## EXERCISE DIRECTIONS
Give the number of lines in this listing that hold "Tanzania". No other words belong in the reply.
ENTRIES PROVIDED section start
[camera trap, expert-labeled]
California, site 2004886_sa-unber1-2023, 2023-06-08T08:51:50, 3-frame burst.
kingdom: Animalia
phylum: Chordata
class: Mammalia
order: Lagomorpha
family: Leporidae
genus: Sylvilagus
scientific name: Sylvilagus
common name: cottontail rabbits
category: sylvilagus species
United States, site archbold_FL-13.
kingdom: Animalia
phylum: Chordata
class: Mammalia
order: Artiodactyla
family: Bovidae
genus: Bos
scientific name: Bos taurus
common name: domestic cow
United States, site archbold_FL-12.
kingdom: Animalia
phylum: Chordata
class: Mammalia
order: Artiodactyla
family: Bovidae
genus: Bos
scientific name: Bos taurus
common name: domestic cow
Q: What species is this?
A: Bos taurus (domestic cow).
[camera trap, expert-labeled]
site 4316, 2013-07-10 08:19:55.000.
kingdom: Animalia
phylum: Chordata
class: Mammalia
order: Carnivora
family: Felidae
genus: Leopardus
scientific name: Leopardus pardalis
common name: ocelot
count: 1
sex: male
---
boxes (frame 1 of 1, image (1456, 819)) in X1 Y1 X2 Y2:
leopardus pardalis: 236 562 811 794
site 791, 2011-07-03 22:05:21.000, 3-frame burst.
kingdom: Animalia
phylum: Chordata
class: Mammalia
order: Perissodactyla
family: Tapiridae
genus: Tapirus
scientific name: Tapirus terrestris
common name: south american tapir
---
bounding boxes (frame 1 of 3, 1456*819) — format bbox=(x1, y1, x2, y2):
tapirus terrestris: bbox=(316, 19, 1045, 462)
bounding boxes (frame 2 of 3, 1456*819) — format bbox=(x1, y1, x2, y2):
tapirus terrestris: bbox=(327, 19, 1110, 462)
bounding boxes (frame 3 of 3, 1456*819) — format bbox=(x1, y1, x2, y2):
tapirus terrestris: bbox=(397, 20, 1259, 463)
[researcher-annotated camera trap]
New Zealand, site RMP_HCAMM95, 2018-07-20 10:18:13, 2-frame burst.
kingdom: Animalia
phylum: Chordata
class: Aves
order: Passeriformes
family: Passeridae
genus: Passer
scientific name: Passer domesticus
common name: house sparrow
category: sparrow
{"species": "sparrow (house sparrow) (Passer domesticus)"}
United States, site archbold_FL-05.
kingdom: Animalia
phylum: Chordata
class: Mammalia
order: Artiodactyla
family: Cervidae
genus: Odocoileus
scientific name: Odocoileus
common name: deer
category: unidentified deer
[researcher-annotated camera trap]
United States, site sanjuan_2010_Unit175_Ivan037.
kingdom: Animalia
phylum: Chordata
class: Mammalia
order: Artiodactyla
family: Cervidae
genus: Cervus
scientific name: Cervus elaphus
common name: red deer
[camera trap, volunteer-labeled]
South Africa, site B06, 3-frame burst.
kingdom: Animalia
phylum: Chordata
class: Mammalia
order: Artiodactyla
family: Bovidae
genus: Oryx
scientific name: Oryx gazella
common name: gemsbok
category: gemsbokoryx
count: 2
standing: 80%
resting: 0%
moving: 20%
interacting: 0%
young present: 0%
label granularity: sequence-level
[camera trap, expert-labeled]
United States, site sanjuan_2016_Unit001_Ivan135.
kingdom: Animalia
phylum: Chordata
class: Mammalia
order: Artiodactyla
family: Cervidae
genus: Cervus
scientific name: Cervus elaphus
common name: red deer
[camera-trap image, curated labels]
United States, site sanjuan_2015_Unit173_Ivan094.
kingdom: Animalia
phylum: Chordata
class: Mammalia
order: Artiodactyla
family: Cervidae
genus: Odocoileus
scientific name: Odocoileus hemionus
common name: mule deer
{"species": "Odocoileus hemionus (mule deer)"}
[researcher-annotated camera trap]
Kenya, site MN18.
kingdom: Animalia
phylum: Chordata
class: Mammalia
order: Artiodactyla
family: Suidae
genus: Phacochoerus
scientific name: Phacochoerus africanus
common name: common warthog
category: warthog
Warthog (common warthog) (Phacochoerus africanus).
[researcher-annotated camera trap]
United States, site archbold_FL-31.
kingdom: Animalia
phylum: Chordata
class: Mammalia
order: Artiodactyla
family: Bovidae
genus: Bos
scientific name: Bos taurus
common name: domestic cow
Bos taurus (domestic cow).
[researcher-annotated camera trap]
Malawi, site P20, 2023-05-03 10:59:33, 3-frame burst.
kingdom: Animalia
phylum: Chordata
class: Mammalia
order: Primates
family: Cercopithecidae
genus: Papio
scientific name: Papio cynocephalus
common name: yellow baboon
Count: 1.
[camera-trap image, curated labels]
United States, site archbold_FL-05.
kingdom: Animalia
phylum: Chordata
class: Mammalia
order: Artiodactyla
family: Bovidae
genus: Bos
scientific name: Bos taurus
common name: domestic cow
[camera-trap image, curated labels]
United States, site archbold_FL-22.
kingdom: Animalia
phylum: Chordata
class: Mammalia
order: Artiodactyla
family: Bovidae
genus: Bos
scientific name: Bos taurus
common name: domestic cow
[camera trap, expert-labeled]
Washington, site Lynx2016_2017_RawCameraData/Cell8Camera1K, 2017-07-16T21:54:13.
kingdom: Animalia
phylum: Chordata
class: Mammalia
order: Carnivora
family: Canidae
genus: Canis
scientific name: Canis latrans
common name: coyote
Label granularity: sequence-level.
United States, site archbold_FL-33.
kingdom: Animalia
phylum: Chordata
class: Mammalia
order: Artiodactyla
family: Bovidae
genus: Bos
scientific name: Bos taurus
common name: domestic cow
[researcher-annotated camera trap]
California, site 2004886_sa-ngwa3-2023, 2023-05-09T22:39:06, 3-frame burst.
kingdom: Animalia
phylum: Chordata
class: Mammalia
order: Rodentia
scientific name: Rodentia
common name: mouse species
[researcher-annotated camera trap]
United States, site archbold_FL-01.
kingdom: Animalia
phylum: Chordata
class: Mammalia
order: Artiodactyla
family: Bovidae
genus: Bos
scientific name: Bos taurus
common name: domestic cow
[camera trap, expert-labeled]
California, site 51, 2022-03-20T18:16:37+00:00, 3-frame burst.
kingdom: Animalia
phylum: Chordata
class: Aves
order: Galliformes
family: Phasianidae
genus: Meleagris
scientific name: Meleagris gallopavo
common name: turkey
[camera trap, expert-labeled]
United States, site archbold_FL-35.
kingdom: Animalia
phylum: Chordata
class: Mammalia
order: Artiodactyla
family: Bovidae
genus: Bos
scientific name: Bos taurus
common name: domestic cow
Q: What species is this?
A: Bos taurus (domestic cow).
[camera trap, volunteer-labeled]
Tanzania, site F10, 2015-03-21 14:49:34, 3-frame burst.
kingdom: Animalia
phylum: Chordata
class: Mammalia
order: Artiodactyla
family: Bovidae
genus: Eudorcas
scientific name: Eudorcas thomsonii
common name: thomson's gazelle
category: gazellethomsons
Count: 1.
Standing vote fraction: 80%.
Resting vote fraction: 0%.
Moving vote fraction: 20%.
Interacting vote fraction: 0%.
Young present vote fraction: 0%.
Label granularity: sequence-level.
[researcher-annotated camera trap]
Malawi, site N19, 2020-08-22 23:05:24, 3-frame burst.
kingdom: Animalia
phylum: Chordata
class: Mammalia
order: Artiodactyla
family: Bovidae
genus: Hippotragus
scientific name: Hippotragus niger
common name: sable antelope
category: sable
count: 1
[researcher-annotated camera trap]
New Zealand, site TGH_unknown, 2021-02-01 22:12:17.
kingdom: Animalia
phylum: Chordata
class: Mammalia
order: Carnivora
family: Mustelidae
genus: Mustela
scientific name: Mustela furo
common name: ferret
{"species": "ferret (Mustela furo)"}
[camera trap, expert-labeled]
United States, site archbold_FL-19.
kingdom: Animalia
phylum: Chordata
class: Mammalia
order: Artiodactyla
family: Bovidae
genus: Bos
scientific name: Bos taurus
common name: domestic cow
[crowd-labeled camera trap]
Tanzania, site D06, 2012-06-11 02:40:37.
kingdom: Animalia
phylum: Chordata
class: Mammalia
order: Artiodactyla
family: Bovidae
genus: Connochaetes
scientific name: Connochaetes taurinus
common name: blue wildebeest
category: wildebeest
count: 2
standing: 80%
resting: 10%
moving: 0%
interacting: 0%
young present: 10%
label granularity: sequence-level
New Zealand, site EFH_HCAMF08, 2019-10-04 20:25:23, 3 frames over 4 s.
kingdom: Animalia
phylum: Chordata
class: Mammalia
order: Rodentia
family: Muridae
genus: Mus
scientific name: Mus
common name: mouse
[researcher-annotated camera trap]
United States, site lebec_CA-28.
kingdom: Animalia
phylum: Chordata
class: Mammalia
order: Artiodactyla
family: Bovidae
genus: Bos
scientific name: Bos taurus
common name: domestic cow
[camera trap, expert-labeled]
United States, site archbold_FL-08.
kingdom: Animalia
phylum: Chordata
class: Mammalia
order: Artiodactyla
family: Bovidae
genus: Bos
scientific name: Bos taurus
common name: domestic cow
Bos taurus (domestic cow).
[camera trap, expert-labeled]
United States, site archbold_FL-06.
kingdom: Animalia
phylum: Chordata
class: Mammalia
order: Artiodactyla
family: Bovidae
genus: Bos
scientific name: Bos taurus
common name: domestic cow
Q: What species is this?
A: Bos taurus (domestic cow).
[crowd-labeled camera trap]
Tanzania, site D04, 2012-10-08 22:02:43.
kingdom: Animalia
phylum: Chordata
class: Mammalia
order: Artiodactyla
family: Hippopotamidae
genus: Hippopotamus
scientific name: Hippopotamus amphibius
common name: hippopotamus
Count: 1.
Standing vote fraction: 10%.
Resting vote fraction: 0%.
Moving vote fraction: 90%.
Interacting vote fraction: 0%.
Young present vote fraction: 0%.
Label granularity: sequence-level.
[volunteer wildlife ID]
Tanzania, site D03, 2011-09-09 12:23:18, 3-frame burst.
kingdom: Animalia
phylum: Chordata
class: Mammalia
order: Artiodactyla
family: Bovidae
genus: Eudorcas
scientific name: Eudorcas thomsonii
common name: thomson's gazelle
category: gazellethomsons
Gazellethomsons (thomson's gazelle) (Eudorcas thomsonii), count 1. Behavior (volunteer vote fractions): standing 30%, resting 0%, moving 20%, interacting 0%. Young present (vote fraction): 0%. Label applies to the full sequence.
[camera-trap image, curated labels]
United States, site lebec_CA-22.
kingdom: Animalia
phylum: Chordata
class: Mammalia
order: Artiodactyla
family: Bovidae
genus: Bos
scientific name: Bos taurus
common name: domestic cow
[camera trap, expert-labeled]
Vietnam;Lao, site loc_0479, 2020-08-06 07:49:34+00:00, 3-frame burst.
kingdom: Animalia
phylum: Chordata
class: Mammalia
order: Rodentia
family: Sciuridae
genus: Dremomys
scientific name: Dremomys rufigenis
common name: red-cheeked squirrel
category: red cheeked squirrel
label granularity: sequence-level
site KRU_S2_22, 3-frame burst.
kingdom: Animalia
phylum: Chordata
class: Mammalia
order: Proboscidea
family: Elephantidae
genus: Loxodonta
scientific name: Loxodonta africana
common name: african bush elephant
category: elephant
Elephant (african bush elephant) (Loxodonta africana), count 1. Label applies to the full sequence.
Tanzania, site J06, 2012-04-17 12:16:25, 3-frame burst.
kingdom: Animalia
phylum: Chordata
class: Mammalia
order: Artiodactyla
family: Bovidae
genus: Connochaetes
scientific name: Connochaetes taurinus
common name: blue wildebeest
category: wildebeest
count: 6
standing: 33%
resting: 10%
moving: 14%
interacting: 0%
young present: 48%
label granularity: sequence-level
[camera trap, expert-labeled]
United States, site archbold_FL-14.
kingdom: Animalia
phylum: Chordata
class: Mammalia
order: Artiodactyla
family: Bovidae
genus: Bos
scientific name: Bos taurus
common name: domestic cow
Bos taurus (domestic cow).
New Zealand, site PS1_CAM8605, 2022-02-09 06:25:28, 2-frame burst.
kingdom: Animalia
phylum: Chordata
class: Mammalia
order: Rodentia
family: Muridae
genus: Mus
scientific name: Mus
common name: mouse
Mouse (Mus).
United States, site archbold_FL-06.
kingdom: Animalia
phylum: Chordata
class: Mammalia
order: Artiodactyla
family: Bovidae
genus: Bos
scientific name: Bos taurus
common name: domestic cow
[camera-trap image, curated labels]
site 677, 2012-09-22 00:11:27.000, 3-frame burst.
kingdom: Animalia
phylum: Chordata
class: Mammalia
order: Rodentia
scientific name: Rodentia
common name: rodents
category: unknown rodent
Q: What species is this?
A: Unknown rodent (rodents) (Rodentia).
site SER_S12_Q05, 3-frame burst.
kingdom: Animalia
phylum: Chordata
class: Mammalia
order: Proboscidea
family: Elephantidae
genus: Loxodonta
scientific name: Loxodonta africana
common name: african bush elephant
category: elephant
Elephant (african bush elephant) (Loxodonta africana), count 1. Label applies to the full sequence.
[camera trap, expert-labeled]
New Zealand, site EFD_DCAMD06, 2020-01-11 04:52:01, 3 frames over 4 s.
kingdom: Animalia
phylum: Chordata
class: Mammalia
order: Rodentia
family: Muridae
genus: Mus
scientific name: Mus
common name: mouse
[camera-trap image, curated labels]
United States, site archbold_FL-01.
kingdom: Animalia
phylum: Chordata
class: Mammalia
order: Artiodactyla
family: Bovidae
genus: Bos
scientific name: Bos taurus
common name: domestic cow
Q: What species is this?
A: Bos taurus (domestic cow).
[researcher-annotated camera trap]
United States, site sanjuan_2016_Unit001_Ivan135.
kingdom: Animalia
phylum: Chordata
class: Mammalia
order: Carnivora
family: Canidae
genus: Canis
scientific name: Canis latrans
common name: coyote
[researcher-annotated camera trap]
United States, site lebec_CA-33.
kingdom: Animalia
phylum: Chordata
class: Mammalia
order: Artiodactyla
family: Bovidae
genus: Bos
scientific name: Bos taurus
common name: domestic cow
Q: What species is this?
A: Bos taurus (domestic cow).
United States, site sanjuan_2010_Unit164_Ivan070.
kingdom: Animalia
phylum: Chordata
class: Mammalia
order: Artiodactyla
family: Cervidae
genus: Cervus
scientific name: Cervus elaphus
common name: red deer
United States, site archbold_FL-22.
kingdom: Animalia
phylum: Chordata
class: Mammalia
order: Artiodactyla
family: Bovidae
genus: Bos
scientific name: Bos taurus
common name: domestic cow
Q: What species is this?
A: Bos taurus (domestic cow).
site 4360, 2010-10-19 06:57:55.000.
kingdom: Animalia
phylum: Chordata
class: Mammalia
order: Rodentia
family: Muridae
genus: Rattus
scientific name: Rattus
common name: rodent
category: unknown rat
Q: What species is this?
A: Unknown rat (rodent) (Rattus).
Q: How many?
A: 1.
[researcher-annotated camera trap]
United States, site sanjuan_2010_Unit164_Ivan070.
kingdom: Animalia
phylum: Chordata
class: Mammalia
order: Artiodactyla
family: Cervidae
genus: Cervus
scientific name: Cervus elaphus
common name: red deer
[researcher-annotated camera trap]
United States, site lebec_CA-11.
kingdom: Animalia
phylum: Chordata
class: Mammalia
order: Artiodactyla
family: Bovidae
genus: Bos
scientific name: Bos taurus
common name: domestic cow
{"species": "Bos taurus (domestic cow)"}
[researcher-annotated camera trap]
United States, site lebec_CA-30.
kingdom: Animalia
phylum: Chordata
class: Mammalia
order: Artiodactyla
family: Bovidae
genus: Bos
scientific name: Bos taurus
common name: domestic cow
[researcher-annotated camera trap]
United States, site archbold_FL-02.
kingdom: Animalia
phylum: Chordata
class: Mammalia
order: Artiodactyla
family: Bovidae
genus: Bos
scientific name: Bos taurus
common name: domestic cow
ENTRIES PROVIDED section end
## RESULT
5